Reactions: Like 1 | Agree 2


----------



## Paul33 (14/10/18)

Humbolt said:


> I really enjoyed Creamy Clouds Lemon Biscuits, it was an ADV for me, but couldn't find something close to it. What I did find was this https://alltheflavors.com/recipes/12504#dinner_lady_a_lemon_tart_remix_by_dazcole and if you liked Lemon Biscuits, I think you'll enjoy this. I made 250mls of it and it's what I'm vaping at the moment.

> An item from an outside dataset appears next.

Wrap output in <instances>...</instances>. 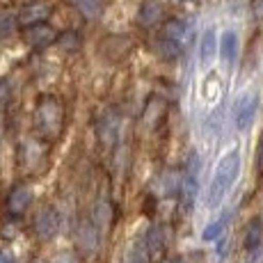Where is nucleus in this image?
Returning <instances> with one entry per match:
<instances>
[{"mask_svg": "<svg viewBox=\"0 0 263 263\" xmlns=\"http://www.w3.org/2000/svg\"><path fill=\"white\" fill-rule=\"evenodd\" d=\"M240 176V149L234 146L229 149L224 156L220 158L217 167L213 172V179H211V188H209V206L215 209L224 201V197L229 195V190L236 185Z\"/></svg>", "mask_w": 263, "mask_h": 263, "instance_id": "nucleus-1", "label": "nucleus"}, {"mask_svg": "<svg viewBox=\"0 0 263 263\" xmlns=\"http://www.w3.org/2000/svg\"><path fill=\"white\" fill-rule=\"evenodd\" d=\"M34 126L48 140H55L62 133L64 126V108L55 96H44L34 110Z\"/></svg>", "mask_w": 263, "mask_h": 263, "instance_id": "nucleus-2", "label": "nucleus"}, {"mask_svg": "<svg viewBox=\"0 0 263 263\" xmlns=\"http://www.w3.org/2000/svg\"><path fill=\"white\" fill-rule=\"evenodd\" d=\"M261 105V96L256 89H250L236 101V110H234V124L238 130H247L256 119V112H259Z\"/></svg>", "mask_w": 263, "mask_h": 263, "instance_id": "nucleus-3", "label": "nucleus"}, {"mask_svg": "<svg viewBox=\"0 0 263 263\" xmlns=\"http://www.w3.org/2000/svg\"><path fill=\"white\" fill-rule=\"evenodd\" d=\"M197 190H199V156L190 154L185 176H183V181H181V204H183L185 211H190L192 204H195Z\"/></svg>", "mask_w": 263, "mask_h": 263, "instance_id": "nucleus-4", "label": "nucleus"}, {"mask_svg": "<svg viewBox=\"0 0 263 263\" xmlns=\"http://www.w3.org/2000/svg\"><path fill=\"white\" fill-rule=\"evenodd\" d=\"M50 14H53V7H50L48 3L34 0V3L23 5V9L18 12L16 21H18L21 28H30V25H37V23H46Z\"/></svg>", "mask_w": 263, "mask_h": 263, "instance_id": "nucleus-5", "label": "nucleus"}, {"mask_svg": "<svg viewBox=\"0 0 263 263\" xmlns=\"http://www.w3.org/2000/svg\"><path fill=\"white\" fill-rule=\"evenodd\" d=\"M34 231L42 240H53L60 231V213L53 209V206H46V209L39 211L37 220H34Z\"/></svg>", "mask_w": 263, "mask_h": 263, "instance_id": "nucleus-6", "label": "nucleus"}, {"mask_svg": "<svg viewBox=\"0 0 263 263\" xmlns=\"http://www.w3.org/2000/svg\"><path fill=\"white\" fill-rule=\"evenodd\" d=\"M23 39L28 46L42 50V48L50 46V44H55L58 32L46 23H37V25H30V28H23Z\"/></svg>", "mask_w": 263, "mask_h": 263, "instance_id": "nucleus-7", "label": "nucleus"}, {"mask_svg": "<svg viewBox=\"0 0 263 263\" xmlns=\"http://www.w3.org/2000/svg\"><path fill=\"white\" fill-rule=\"evenodd\" d=\"M160 37L170 39V42H174L176 46H181L185 50V46H188L190 39H192V28H190L188 21H183V18H170L167 23H163Z\"/></svg>", "mask_w": 263, "mask_h": 263, "instance_id": "nucleus-8", "label": "nucleus"}, {"mask_svg": "<svg viewBox=\"0 0 263 263\" xmlns=\"http://www.w3.org/2000/svg\"><path fill=\"white\" fill-rule=\"evenodd\" d=\"M238 50H240V42L236 30H224L220 34V42H217V53H220V60L227 69H231L238 60Z\"/></svg>", "mask_w": 263, "mask_h": 263, "instance_id": "nucleus-9", "label": "nucleus"}, {"mask_svg": "<svg viewBox=\"0 0 263 263\" xmlns=\"http://www.w3.org/2000/svg\"><path fill=\"white\" fill-rule=\"evenodd\" d=\"M144 247H146V254H149L151 263L158 261L160 256L165 254V250H167V236H165V231L160 224H154L149 231H146Z\"/></svg>", "mask_w": 263, "mask_h": 263, "instance_id": "nucleus-10", "label": "nucleus"}, {"mask_svg": "<svg viewBox=\"0 0 263 263\" xmlns=\"http://www.w3.org/2000/svg\"><path fill=\"white\" fill-rule=\"evenodd\" d=\"M32 188L25 183H18L16 188H14L12 192H9L7 197V209L12 215H21L25 213V211L30 209V204H32Z\"/></svg>", "mask_w": 263, "mask_h": 263, "instance_id": "nucleus-11", "label": "nucleus"}, {"mask_svg": "<svg viewBox=\"0 0 263 263\" xmlns=\"http://www.w3.org/2000/svg\"><path fill=\"white\" fill-rule=\"evenodd\" d=\"M217 55V37H215V30L213 28H206L199 37V64L201 69H209L213 64Z\"/></svg>", "mask_w": 263, "mask_h": 263, "instance_id": "nucleus-12", "label": "nucleus"}, {"mask_svg": "<svg viewBox=\"0 0 263 263\" xmlns=\"http://www.w3.org/2000/svg\"><path fill=\"white\" fill-rule=\"evenodd\" d=\"M229 224H231V211H222V213L217 215L213 222H209V224L204 227V231H201V240H204V242H213L217 238H222V236H224V231L229 229Z\"/></svg>", "mask_w": 263, "mask_h": 263, "instance_id": "nucleus-13", "label": "nucleus"}, {"mask_svg": "<svg viewBox=\"0 0 263 263\" xmlns=\"http://www.w3.org/2000/svg\"><path fill=\"white\" fill-rule=\"evenodd\" d=\"M160 16H163V5H160L158 0H144V3L140 5L138 23L142 25V28H151V25H156L160 21Z\"/></svg>", "mask_w": 263, "mask_h": 263, "instance_id": "nucleus-14", "label": "nucleus"}, {"mask_svg": "<svg viewBox=\"0 0 263 263\" xmlns=\"http://www.w3.org/2000/svg\"><path fill=\"white\" fill-rule=\"evenodd\" d=\"M261 242H263V222L261 220H252L250 227H247V234H245L247 254H254V252L261 247Z\"/></svg>", "mask_w": 263, "mask_h": 263, "instance_id": "nucleus-15", "label": "nucleus"}, {"mask_svg": "<svg viewBox=\"0 0 263 263\" xmlns=\"http://www.w3.org/2000/svg\"><path fill=\"white\" fill-rule=\"evenodd\" d=\"M69 3H71L80 12V16H85L87 21L99 18L101 12H103V0H69Z\"/></svg>", "mask_w": 263, "mask_h": 263, "instance_id": "nucleus-16", "label": "nucleus"}, {"mask_svg": "<svg viewBox=\"0 0 263 263\" xmlns=\"http://www.w3.org/2000/svg\"><path fill=\"white\" fill-rule=\"evenodd\" d=\"M156 53H158L163 60H167V62H174V60H179V58H181L183 48L176 46V44H174V42H170V39L160 37L158 42H156Z\"/></svg>", "mask_w": 263, "mask_h": 263, "instance_id": "nucleus-17", "label": "nucleus"}, {"mask_svg": "<svg viewBox=\"0 0 263 263\" xmlns=\"http://www.w3.org/2000/svg\"><path fill=\"white\" fill-rule=\"evenodd\" d=\"M18 28V21L12 12H0V42L9 39Z\"/></svg>", "mask_w": 263, "mask_h": 263, "instance_id": "nucleus-18", "label": "nucleus"}, {"mask_svg": "<svg viewBox=\"0 0 263 263\" xmlns=\"http://www.w3.org/2000/svg\"><path fill=\"white\" fill-rule=\"evenodd\" d=\"M124 263H151L149 254H146L144 242H133V245H130V250L126 252Z\"/></svg>", "mask_w": 263, "mask_h": 263, "instance_id": "nucleus-19", "label": "nucleus"}, {"mask_svg": "<svg viewBox=\"0 0 263 263\" xmlns=\"http://www.w3.org/2000/svg\"><path fill=\"white\" fill-rule=\"evenodd\" d=\"M78 238H80V247H83L85 252H92L96 247V231L92 229V227H83L80 234H78Z\"/></svg>", "mask_w": 263, "mask_h": 263, "instance_id": "nucleus-20", "label": "nucleus"}, {"mask_svg": "<svg viewBox=\"0 0 263 263\" xmlns=\"http://www.w3.org/2000/svg\"><path fill=\"white\" fill-rule=\"evenodd\" d=\"M55 44H60L64 50H76L80 46V39H78V34L76 32H64V34H58Z\"/></svg>", "mask_w": 263, "mask_h": 263, "instance_id": "nucleus-21", "label": "nucleus"}, {"mask_svg": "<svg viewBox=\"0 0 263 263\" xmlns=\"http://www.w3.org/2000/svg\"><path fill=\"white\" fill-rule=\"evenodd\" d=\"M53 263H78V256H76L73 252H60L53 259Z\"/></svg>", "mask_w": 263, "mask_h": 263, "instance_id": "nucleus-22", "label": "nucleus"}, {"mask_svg": "<svg viewBox=\"0 0 263 263\" xmlns=\"http://www.w3.org/2000/svg\"><path fill=\"white\" fill-rule=\"evenodd\" d=\"M250 9L259 21H263V0H250Z\"/></svg>", "mask_w": 263, "mask_h": 263, "instance_id": "nucleus-23", "label": "nucleus"}, {"mask_svg": "<svg viewBox=\"0 0 263 263\" xmlns=\"http://www.w3.org/2000/svg\"><path fill=\"white\" fill-rule=\"evenodd\" d=\"M0 263H16V259H14L12 252L3 250V252H0Z\"/></svg>", "mask_w": 263, "mask_h": 263, "instance_id": "nucleus-24", "label": "nucleus"}, {"mask_svg": "<svg viewBox=\"0 0 263 263\" xmlns=\"http://www.w3.org/2000/svg\"><path fill=\"white\" fill-rule=\"evenodd\" d=\"M170 263H185V261H183V259H181V256H176V259H172Z\"/></svg>", "mask_w": 263, "mask_h": 263, "instance_id": "nucleus-25", "label": "nucleus"}]
</instances>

Can’t go wrong with some dinner lady @Humbolt

Reactions: Like 2


----------



## Larry (14/10/18)

Milk tart 

TFA Acetyl Pyrazine 0.5%
TFA Smooth 0.5%
CAP Cinnamon Danish Swirl 1%
CAP Butter Cream 1%
FA Meringue 1%
CAP New York Cheesecake 2%
TFA Cheesecake GC 3%
FA Fresh Cream 1%
FW Cake Batter 1%
TFA Bavarian Cream 1%
FA Cookie 2%
CAP Vanilla Custard v1 4%
FW Milk 1%

Reactions: Like 4


----------



## Aydhin (14/10/18)

You guys are nothing short of amazing

Reactions: Like 3


----------



## RichJB (14/10/18)

Larry said:


> FW Cake Batter 1%



FW Cake Batter Dip?

Reactions: Like 2


----------



## Larry (14/10/18)

RichJB said:


> FW Cake Batter Dip?



@RichJB yes Sir, that's the one

Reactions: Like 2 | Thanks 1


----------